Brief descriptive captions

· · · · · · ·

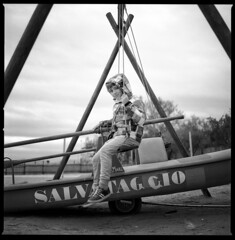 swing with safe (ukke2011) Tags: hasselblad503cw planarcfe8028 ilforddelta100 selfdeveloping rodinal 150 film pellicola 6x6 square 120 bw portrait rittratto mediumformat analog analogico blackandwhite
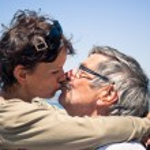 Couple kissing outdoors — Stock Photo #48044129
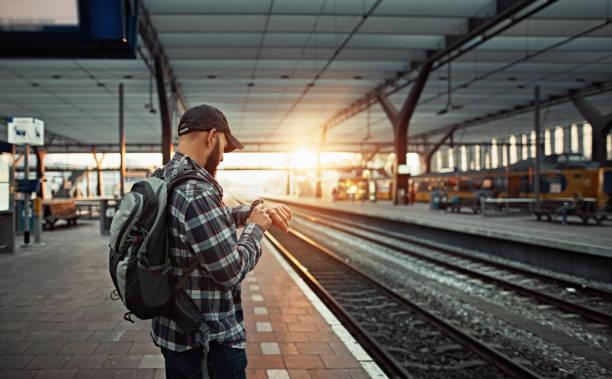 Warten auf den Zug am Bahnhof – Foto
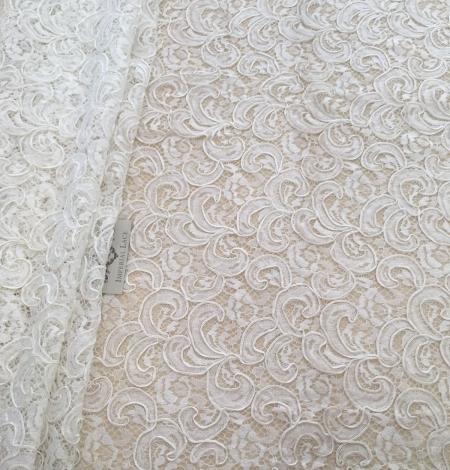 Ivory bridal lace fabric. Photo 3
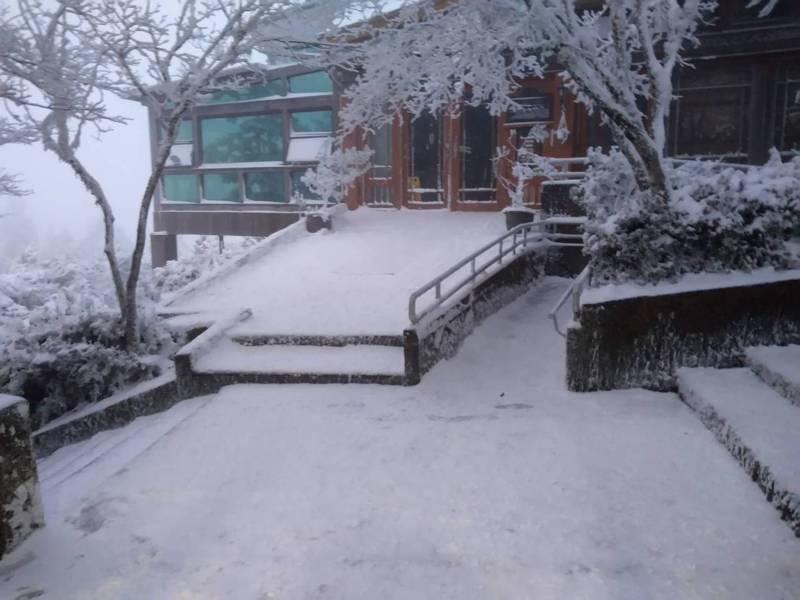 宜蘭太平山國家森林遊樂區,今天被大雪冰封,場景夢幻。圖/羅東林管處提供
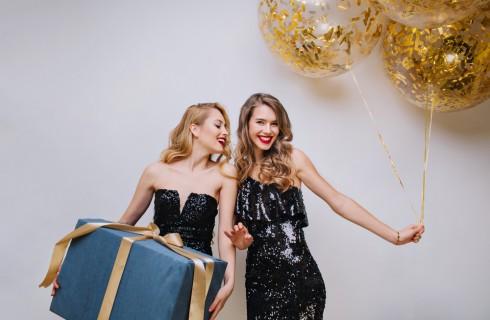 Come organizzare la festa di 18 anni: idee originali, addobbi e scherzi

· · · · · · ·

→ ASSIGNMENT:
Excluding all pictures, print exactly and only the lines from the line with "Warten auf den Zug am Bahnhof – Foto" through the end of the records above, both ends included.

→ YOUR RESPONSE:
 Warten auf den Zug am Bahnhof – Foto
 Ivory bridal lace fabric. Photo 3
 宜蘭太平山國家森林遊樂區,今天被大雪冰封,場景夢幻。圖/羅東林管處提供
 Come organizzare la festa di 18 anni: idee originali, addobbi e scherzi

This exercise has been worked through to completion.